In the year ending March 31, 2011, revenue was $398 million, average price near 3.8 cents per kW.h.

Prior to 2008 the average price was five to six cents per kW.h. The price of export electricity is influenced by competing energy from natural gas and coal. Natural gas was $7.20 per million BTUs in 2007, $9 in 2008, fell to $4 in 2009, and is in free fall to a current range of $2.50.

Manitoba Hydro employs five consultants to forecast prices and then chooses its own forecast. The ability to forecast is dismal; no one forecasted the decline in electricity demand or price.

There is no basis to forecast the price of electricity sold to the U.S. will rebound, and Manitoba Hydro’s forecast of a 3.5 per cent per year increase is overly optimistic. Shale gas discoveries in the U.S. are projected to keep the price of natural gas low.

While Manitoba Hydro blacks out all prices, the fall 2010 Minnesota contract extension was submitted to the Minnesota Public Utilities Commission revealing Manitoba Hydro had to accept a reduction in the price and the volume of electricity it was selling.

What had been a potential 500-megawatt sale was cut by Wisconsin in the fall of 2011 to 100 megawatts. Manitoba Hydro withholds export contract prices from the PUB; the withholding is before the courts.

Manitoba Hydro filed its 20-year forecasts at the PUB hearings using 2008 projected costs and sales and a 3.5 per cent annual increase in the price of exports to the U.S.

The PUB has asked Manitoba Hydro to rerun its projections using the higher construction costs and new sales price projections.

Regarding the higher estimates for Bipole III, Hydro said it would rerun projections with higher Bipole III costs but has not done so.

Manitoba Hydro has spent $400 million toward the construction of Keeyask and more toward Bipole III.

It’s time for a pause, which is not without precedent.

Construction on the Limestone generating station cofferdam began in 1976. In 1978 the project was suspended due to a dramatic reduction in demand, and restarted in 1985 for a sale to Northern States Power beginning in 1993.

In 1990, Hydro’s plans included the sale of 1,000 megawatts to Ontario over a 20-year period beginning in year 2000. In 1992, Ontario terminated the agreement, postponing Conawapa and the transmission line to Ontario.

Without the spur of strongly increasing export sales of electricity, the reason to build Bipole III becomes reliability.

But there are alternatives, and they were discussed at the PUB hearings.

Power for an emergency is usually available from the much larger U.S. utilities as in the 1996 windstorm that took down Bipoles I and II.

Additional transmission lines to the U.S., Saskatchewan and Ontario would provide backup similar to Bipole III and facilitate future sales.

Another alternative would be to build low-cost gas generation similar to Brandon and Selkirk, to be used sparingly.

The most obvious is to build Bipole III on the east side where it would be compatible with Bipoles I and II and would not require additional expenditures on converter stations.

Or a combination of methods would satisfy the reliability concern.

With regard to generation capacity, Wuskwatim can supply existing domestic demands for the next 10 to 15 years.

In summary, the PUB recommends Manitoba Hydro’s capital development plans be reviewed by an independent panel with the required level of expertise.

A Royal Commission would provide such a review.

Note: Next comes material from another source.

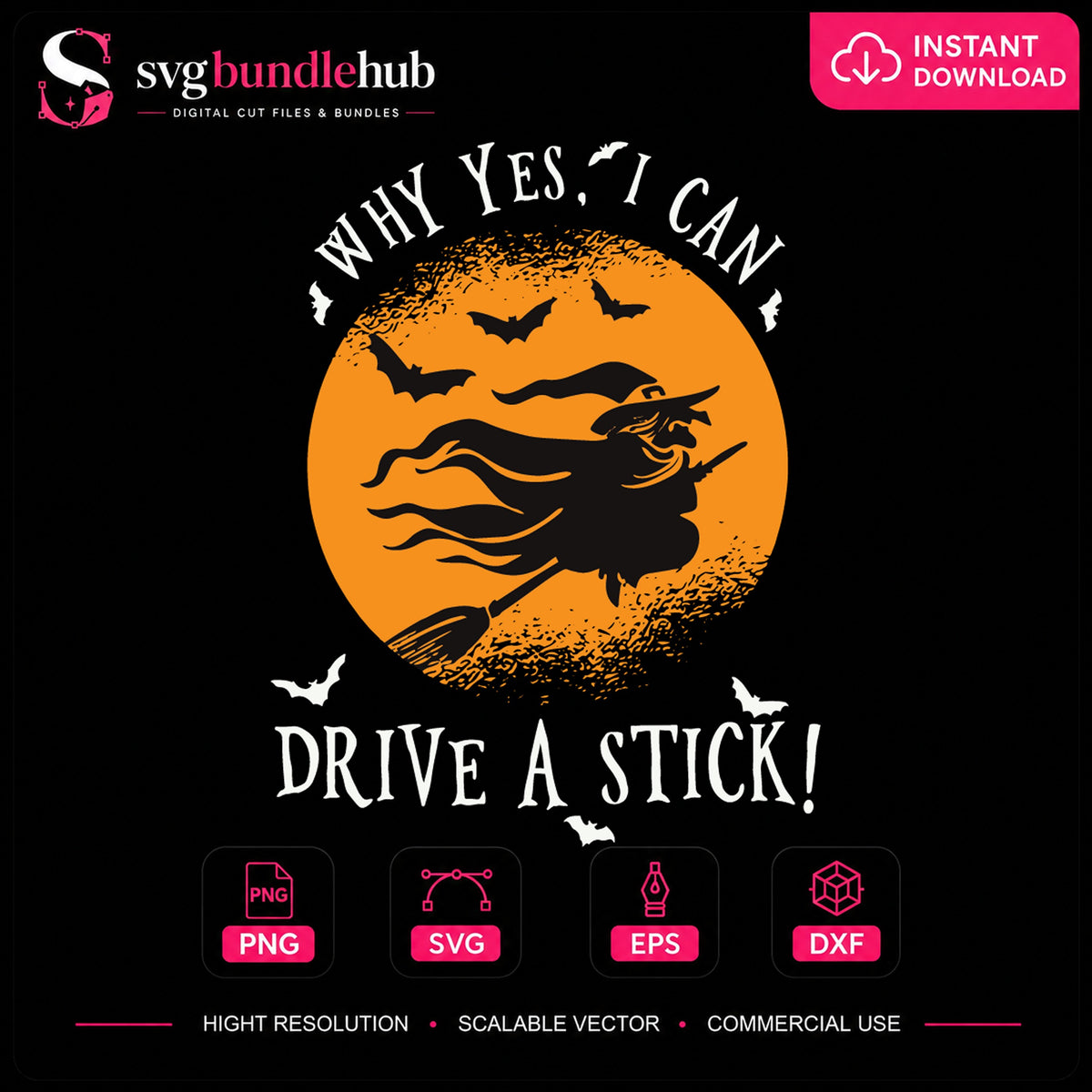 Why Yes I Can Drive A Stick SVG, Funny Quote Clipart Digital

Permanent flood protection for the Red and Assiniboine rivers was rationalized by the 1958 Royal Commission on Flood Cost Benefits set up after the 1956 flood threat to evaluate flood protection schemes.

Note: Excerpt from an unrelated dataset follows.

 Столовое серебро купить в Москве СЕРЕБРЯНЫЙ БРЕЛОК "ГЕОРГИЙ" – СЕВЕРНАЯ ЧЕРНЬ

Expenditures on Bipole III, Keeyask and Conawapa must be halted. A pause is necessary to confirm the price and quantity of U.S. sales, the construction cost estimates and to review Bipole III, including building on the east side of Manitoba.

Building generation for export costing more than seven cents per kW.h and selling it at even the long-term average of five to six cents is not reasonable.

Al Myska is a consulting engineer whose experience includes design for Bipoles I and II, resident engineer at Radisson Converter Station. He was an engineering adviser to the Public Utilities Board on natural gas rates and developed an interest in project economics.